--- Start of Page extract ---
The artist is in some respects a special person. This is not because his work is so very different from ours but because he is a being whose strengths
and weaknesses, whose focus on development of the mind and burgeoning of the spirit, are built up to find their expression in the realm of the emotions where they become the property of the senses and sensibilities of the collective, to be shared and possessed in common. As workers and entrepreneurs create the public wealth of a nation, the work of artists lays the foundations of the imaginative sensibility of an epoch, in large measure determining the “poetic consciousness” of a society.
I have evoked these considerations, more sociological than artistic, to introduce the real reach of the initiative which has given life to this museum.
A discerning and enlightened prelate sought a collection of contemporary art to grace the restored rooms at the sanctuary of Santa Maria di Finibus
Terrae.

 
 

 

 

A passionate, determined and equally enlightened benefactor gladly donated his collection.
This is not just a collection of works of high artistic and aesthetic value. It is above all testimony to the human endeavour and the poetic reach that the artists represented here knew how to transmit through their creativity.
We live in a society which becomes daily ever more prosaic because fantasy and imagination are now nourished by a cultural industry with a logic based on the profit motive, economic gain considered to outweigh any other value system. From cinema to television, from the world of publishing to fashion, from newspaper and magazine journalism to artfully engineered opinions fed to us about the framework of our reality, this manufactured and only apparently democratic logic reduces shared aesthetic sensibility to the lowest common denominator.
From this levelling down we can already see the outline of the model being, dubbed by Marcuse “one-dimensional man.” This is a man who wants and knows how to use sophisticated electronic gadgets but who is at the same time a new barbarian, incapable of understanding the secret suggestion of poetry, the emotional sense of a complex image, and the depths of his own true feelings.
The art world is not free from this process. But, as everywhere, we have generous and splendid exceptions to the rule. There are artists who work neither for the fashion of the moment nor for success at all costs, but who are driven by their own search for truth to communicate and share through their images.

It was the intention to include the work of such artists which determined the selection of exhibits for the museum. The truth and human complexity of the artists represented here, and their anguished, contradictory, and problematic poetical statements, the result of impassioned existential reflection, come together to illuminate an era in which unheard of levels of anxiety, brought about by political upheaval
and economic crises, falling stocks and dulled human consciousness, leave little space for poetry and beauty.
--- End of Page extract ---
--- Start of Information provided ---
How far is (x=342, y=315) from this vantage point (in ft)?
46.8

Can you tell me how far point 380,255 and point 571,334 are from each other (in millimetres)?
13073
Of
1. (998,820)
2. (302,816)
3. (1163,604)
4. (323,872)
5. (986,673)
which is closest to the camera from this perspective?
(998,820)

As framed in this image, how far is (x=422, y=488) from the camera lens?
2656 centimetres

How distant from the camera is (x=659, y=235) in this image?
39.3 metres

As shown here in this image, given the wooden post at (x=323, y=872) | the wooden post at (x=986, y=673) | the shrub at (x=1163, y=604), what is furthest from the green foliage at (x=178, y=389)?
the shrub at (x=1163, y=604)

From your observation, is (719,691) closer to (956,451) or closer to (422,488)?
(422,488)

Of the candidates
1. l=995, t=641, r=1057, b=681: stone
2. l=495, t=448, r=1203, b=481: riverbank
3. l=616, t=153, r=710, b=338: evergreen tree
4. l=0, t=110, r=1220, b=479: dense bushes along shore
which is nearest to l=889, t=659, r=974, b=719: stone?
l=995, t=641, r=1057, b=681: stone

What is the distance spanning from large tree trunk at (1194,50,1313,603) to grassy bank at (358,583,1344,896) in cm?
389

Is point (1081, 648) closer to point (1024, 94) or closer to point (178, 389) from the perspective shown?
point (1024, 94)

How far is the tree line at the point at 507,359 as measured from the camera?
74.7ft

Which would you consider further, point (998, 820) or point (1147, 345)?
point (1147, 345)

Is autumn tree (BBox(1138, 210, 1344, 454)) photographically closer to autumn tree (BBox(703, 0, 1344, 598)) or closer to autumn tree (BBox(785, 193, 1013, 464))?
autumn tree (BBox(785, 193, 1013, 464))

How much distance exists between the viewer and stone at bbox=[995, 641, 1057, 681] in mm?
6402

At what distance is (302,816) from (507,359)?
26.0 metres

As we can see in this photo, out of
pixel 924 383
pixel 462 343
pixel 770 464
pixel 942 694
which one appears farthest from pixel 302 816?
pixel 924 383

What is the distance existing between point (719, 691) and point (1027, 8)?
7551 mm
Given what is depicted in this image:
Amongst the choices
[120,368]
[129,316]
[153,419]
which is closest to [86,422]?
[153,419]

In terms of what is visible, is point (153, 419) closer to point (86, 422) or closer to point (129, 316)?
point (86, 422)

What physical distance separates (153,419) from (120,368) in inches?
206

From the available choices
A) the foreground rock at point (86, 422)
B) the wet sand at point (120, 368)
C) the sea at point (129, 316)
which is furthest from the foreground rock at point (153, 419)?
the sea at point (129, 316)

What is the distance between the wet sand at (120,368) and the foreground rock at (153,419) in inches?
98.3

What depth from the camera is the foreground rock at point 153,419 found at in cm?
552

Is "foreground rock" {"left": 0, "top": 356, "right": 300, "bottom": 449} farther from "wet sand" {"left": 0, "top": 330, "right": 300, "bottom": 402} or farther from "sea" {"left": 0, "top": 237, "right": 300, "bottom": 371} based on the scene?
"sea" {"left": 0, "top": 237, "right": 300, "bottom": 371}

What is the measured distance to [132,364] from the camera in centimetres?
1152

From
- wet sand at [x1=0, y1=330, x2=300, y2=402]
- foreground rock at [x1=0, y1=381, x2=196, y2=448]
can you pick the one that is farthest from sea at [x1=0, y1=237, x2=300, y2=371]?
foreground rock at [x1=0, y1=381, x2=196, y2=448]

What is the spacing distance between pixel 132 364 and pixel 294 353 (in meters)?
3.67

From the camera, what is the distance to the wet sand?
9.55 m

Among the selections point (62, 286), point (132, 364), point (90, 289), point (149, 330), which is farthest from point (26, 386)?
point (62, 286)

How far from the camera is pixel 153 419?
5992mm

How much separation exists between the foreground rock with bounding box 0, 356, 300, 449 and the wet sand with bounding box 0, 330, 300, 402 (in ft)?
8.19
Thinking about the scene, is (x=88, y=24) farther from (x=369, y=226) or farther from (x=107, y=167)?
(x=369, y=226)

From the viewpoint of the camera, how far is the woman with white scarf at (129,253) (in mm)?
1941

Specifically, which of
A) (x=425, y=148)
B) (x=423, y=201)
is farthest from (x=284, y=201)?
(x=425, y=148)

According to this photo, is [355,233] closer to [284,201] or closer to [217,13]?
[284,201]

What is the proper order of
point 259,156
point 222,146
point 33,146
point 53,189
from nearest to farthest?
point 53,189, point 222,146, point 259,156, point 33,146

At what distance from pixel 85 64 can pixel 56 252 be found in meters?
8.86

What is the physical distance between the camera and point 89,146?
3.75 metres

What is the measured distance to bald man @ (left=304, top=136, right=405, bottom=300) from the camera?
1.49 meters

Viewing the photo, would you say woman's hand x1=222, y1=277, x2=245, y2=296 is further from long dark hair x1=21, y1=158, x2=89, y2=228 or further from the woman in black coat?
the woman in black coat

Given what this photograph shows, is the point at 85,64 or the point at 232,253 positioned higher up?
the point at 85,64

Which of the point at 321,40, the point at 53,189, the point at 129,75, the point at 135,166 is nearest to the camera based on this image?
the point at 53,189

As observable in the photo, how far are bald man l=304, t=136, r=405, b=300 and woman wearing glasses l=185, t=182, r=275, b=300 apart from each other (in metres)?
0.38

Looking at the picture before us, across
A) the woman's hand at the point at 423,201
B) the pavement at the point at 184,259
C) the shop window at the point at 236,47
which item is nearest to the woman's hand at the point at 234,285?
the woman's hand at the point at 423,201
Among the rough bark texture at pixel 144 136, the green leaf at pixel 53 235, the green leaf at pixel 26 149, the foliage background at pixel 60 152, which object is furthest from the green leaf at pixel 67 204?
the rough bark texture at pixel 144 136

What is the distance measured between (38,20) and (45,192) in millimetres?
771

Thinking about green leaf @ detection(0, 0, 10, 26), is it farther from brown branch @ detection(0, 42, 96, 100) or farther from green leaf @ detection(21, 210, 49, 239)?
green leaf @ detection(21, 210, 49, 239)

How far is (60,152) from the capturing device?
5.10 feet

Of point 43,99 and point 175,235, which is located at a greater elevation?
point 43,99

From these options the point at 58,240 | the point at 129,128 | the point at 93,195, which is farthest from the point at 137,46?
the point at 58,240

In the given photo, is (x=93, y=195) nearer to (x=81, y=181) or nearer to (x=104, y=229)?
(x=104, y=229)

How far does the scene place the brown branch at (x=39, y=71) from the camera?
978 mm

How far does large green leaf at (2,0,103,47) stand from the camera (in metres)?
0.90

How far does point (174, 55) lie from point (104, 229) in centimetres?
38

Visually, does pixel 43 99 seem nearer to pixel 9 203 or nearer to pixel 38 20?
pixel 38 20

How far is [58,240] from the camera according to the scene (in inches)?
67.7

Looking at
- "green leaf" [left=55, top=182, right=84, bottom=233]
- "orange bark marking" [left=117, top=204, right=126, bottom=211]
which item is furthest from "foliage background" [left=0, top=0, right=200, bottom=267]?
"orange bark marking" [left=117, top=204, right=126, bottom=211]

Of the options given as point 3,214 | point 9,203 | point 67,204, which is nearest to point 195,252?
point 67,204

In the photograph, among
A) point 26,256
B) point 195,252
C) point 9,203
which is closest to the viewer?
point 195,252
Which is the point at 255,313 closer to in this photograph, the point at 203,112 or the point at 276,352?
--- End of Information provided ---
**Problem A:**
From the essay on art and the museum, list everything the "new barbarian" is described as unable to understand.
**Problem B:**
Continue the essay on art and the museum from its last sentence.

**Right answer A:**
- the secret suggestion of poetry
- the emotional sense of a complex image
- the depths of his own true feelings

**Right answer B:**
It is in this perspective that the collection, destined to be a permanent exhibition open to all, assumes a precise flavour. To believe in art, in its capacity to penetrate and to rethink radically the reality that surrounds us, in fact signifies holding open the door to the most worthy and responsible
human achievement and moral standpoint, thus laying the foundations for a different human consciousness leading to mankind’s betterment. In choosing the artists, the aim was to remain free of conditioning and prejudice, and to look only for quality and intensity of talent and above all
for intrinsic sincerity of intent. These artists represent a special sample of the linguistic panorama today present in Italy. From the most explicitly figurative to the most expansive formal or abstract images, these most diverse forms of expression are inter-related by a shared testimony. These
artists have all sought to express themselves in a vernacular that does not bow to established trends, that develops its own feeling, and its own motion and intuition without following a pre-determined path.
There in a nutshell is the motive underlying the selection of the works. It is the expression of a wish to testify to the validity of judgements on material objects and on life. What unites these works is an affirmation of independence, an aspiration to show in its entirety creative individuality,
without compromise and without any lowering of standards. I am also convinced that within the limits that the collection has to impose on itself, the direction taken is the right one, a direction that is worth
taking because it is not a priori circumscribed by prevailing selection methods which, as I said, are today strongly influenced by cultural fashion and the taste of an elitist market.
It is the sincere artists who are the standard bearers of a great and precious potential for an authentic freedom of creativity. The system that surrounds them, which we can with justifiable cynicism refer to as “the Art factory,” (to quote Argan) demonstrates itself to be ever more capable of trivial neutralisation, of subtle circumventions, and of creeping ghettoisation.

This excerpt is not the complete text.